Münster (wh). Ein westfälisches Erfolgsmodell sorgt für Sicherheit bei Radfahrern in über 40 Städten bundesweit: Der Stadthelm. Der anthrazitfarbene Radhelm wurde durch die Kinderneurologie-Hilfe Münster vor rund zwei Jahren initiiert und zunächst auch nur in Münster verkauft. Seit der Präsentation auf der Radmesse VELOBerlin im März 2011 hilft das Präventionsprojekt in ganz Deutschland, Kopf- und Hirnverletzungen bei Fahrradunfällen zu verhindern.
Diese Verletzungen sind nach Angaben des Vereins die Haupttodesursache bei Fahrradunfällen von Kindern und Jugendlichen und können, ebenso wie bei Erwachsenen, zu bleibenden Hirnschäden führen. Einen schützenden Helm zu tragen, gilt bei vielen jedoch als "uncool".

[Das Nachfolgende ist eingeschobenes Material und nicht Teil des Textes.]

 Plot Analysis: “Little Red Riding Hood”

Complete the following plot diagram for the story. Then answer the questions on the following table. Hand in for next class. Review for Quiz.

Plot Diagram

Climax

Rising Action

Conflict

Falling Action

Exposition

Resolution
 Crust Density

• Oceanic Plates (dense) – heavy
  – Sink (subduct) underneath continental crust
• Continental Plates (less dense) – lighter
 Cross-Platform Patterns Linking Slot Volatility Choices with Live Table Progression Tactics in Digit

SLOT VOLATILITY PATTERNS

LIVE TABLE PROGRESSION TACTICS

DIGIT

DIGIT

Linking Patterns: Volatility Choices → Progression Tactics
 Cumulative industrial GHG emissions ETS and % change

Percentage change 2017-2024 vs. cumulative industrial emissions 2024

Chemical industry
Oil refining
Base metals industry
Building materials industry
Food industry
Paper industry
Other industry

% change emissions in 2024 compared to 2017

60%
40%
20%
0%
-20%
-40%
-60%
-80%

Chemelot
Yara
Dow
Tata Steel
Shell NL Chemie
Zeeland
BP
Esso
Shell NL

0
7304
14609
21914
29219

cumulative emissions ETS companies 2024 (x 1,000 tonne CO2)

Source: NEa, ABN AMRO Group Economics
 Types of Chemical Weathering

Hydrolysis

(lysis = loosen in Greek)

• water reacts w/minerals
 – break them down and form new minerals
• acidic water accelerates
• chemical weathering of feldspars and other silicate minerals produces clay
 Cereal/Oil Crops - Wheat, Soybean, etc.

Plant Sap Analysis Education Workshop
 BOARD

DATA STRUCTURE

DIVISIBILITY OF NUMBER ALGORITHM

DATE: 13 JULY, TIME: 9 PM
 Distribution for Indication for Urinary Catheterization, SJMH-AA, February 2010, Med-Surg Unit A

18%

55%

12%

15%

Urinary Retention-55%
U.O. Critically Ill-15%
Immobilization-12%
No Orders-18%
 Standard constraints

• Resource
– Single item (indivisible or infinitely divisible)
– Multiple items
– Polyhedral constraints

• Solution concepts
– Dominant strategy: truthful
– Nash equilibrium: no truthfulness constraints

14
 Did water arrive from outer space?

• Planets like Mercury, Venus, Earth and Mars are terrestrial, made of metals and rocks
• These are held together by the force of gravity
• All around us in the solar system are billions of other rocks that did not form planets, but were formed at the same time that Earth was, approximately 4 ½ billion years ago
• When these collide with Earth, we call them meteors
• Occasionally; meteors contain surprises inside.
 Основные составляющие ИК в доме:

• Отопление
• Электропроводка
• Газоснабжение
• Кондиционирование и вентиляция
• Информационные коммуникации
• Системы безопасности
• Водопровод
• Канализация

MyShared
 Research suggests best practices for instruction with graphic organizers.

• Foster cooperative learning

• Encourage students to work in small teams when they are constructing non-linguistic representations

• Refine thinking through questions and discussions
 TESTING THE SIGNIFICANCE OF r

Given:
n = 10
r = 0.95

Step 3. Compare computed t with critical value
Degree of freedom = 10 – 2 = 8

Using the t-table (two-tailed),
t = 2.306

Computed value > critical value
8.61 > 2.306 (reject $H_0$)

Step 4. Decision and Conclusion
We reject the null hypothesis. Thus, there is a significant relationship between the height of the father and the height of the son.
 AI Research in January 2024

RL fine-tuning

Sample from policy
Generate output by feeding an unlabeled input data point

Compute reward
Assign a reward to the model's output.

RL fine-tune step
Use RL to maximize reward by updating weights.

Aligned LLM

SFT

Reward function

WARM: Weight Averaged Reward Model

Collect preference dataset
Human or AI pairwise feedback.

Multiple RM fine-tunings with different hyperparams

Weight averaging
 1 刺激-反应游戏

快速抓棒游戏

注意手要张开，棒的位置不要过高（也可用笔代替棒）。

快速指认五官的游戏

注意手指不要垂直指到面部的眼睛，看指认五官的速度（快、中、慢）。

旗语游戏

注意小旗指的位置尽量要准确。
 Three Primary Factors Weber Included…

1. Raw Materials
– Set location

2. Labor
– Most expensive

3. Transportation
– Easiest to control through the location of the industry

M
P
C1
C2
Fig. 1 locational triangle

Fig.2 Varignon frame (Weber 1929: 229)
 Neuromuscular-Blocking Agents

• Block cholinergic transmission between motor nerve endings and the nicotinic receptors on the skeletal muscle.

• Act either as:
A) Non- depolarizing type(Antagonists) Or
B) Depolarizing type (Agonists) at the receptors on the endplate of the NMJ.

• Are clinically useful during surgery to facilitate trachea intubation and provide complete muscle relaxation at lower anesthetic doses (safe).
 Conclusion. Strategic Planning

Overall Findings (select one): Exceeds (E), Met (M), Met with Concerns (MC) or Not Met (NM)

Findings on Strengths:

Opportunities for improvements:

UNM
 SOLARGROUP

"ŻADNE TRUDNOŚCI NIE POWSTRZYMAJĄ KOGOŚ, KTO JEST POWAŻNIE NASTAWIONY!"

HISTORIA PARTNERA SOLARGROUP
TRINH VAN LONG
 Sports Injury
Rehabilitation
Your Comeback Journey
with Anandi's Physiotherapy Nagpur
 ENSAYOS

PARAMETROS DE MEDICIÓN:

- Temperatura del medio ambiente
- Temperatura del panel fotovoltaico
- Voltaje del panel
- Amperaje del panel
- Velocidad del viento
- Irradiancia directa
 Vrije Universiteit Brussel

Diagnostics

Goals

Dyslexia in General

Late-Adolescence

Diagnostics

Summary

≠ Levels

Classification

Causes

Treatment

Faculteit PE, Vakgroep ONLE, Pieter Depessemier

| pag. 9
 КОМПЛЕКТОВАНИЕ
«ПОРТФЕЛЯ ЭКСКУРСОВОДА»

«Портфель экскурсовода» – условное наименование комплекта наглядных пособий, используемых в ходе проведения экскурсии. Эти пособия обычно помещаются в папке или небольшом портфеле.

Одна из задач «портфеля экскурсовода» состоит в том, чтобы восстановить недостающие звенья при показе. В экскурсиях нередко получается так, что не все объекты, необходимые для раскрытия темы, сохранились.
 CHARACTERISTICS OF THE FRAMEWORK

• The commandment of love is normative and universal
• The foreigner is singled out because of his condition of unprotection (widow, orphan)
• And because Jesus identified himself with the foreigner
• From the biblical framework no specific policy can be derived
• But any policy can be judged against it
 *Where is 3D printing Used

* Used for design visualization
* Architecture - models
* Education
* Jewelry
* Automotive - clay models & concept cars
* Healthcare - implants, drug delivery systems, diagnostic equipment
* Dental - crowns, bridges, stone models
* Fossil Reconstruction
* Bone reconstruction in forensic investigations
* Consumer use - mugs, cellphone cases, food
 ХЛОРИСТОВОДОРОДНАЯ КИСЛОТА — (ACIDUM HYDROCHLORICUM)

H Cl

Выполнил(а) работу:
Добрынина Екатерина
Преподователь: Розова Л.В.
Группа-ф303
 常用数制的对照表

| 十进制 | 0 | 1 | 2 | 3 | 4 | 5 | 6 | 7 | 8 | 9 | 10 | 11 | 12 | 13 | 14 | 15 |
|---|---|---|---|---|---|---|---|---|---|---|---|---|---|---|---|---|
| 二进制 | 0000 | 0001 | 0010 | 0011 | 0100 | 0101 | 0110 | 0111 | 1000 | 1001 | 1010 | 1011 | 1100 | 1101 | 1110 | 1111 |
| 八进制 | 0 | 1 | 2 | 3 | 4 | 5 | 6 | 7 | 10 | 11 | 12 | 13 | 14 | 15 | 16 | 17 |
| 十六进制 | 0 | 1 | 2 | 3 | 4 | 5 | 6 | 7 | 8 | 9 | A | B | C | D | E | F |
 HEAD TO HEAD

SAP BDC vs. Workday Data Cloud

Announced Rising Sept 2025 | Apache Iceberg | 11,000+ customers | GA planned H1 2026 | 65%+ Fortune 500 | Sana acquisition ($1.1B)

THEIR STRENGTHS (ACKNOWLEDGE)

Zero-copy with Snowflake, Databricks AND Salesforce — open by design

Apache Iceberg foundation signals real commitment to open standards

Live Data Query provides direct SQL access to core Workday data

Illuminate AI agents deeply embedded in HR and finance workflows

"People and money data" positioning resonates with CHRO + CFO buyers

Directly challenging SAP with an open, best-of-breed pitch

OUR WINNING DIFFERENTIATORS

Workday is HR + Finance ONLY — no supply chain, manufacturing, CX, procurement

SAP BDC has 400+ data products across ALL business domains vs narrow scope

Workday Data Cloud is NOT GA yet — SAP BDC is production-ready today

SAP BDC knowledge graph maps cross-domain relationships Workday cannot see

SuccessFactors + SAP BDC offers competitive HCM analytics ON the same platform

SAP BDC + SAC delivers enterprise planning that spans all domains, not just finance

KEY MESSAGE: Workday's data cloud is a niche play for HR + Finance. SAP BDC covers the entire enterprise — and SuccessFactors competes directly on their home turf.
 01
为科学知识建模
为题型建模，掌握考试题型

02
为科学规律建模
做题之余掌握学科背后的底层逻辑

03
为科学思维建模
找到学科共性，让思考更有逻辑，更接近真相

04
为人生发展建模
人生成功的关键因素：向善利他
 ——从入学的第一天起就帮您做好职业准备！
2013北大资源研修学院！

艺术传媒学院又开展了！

Mit gutem Design, hoher Qualität und einer Portion Lokalkolorit soll der Stadthelm diese Situation ändern. Je nach Verkaufsort heißt er deshalb "Münster-Helm", "Soest-Helm" oder auch "Berlin-Helm" und zeigt durch einen dezenten Schriftzug die Heimatstadt des Trägers. Angefertigt wird der Kopfschutz vom westfälischen Sicherheitsspezialisten Abus. Fünf Euro des Verkaufspreises von etwa 65 Euro gehen an die Kinderneurologie-Hilfe.